Chemical Modification of Jute Fiber

jute fiber

Jute is a natural biodegradable fiber with advantages such as high tensile strength, excellent thermal conductivity, coolness, ventilation function et al.1-2. Recently, due to the improvement of people’s living standards and need for environmental protection, the demand of natural biodegradable and eco-friendly fibers is rising worldwide day by day. Ramie, flax, hemp and some other vegetable fibers have been used as textile materials, but jute fiber is basically used for traditional purposes such as manufacture of sackings, hessian, carpet backing and the like. Taking account of the costliness of ramie and the shortage in sources of flax, and the challenges from the synthetic fibers in the traditional jute products market, if jute could be used to replace ramie and flax partially as textile material, not only the cost could be reduced but also a new market would be provided for jute products.

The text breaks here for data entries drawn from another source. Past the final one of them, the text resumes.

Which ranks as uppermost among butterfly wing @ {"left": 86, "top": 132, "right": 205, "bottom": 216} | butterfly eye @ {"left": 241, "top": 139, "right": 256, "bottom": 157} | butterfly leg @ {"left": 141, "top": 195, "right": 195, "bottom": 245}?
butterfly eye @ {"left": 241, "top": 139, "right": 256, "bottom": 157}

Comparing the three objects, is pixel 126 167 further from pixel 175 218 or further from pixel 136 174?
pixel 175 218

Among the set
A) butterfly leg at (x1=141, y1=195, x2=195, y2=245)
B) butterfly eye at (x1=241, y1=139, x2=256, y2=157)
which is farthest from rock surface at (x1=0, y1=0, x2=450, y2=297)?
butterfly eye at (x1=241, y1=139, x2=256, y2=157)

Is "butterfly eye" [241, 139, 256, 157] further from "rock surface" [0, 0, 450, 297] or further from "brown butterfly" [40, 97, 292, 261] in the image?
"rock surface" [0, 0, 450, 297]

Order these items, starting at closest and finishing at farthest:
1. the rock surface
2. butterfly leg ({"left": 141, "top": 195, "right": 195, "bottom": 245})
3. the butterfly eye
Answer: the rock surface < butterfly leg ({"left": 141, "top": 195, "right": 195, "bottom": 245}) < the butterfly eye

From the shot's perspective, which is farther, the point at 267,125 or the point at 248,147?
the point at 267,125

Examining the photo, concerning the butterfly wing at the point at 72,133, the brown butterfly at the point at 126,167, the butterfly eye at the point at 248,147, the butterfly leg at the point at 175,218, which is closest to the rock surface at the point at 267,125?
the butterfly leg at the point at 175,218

Jute fiber is a bast fiber obtained from the bark of jute plant containing three main categories of chemical compounds namely cellulose (58~63%), hemicellulose (20~24%) and lignin (12~15%), and some other small quantities of constituents like fats, pectin, aqueous extract, et al. Jute fiber is composed of small units of cellulose surrounded and cemented together by lignin and hemi-cellulose10-11. The low cellulose content, coarseness, stiffness, low extensibility, low grip performance and some other disadvantages seriously restrict the raw jute fiber from spinning. So a series of wet chemical processing sequences are needed to improve the spinnability of jute. The qualities of the fiber and yarn mostly depend on the degumming effect. So degumming is one of the most important sequences in the chemical processing of jute.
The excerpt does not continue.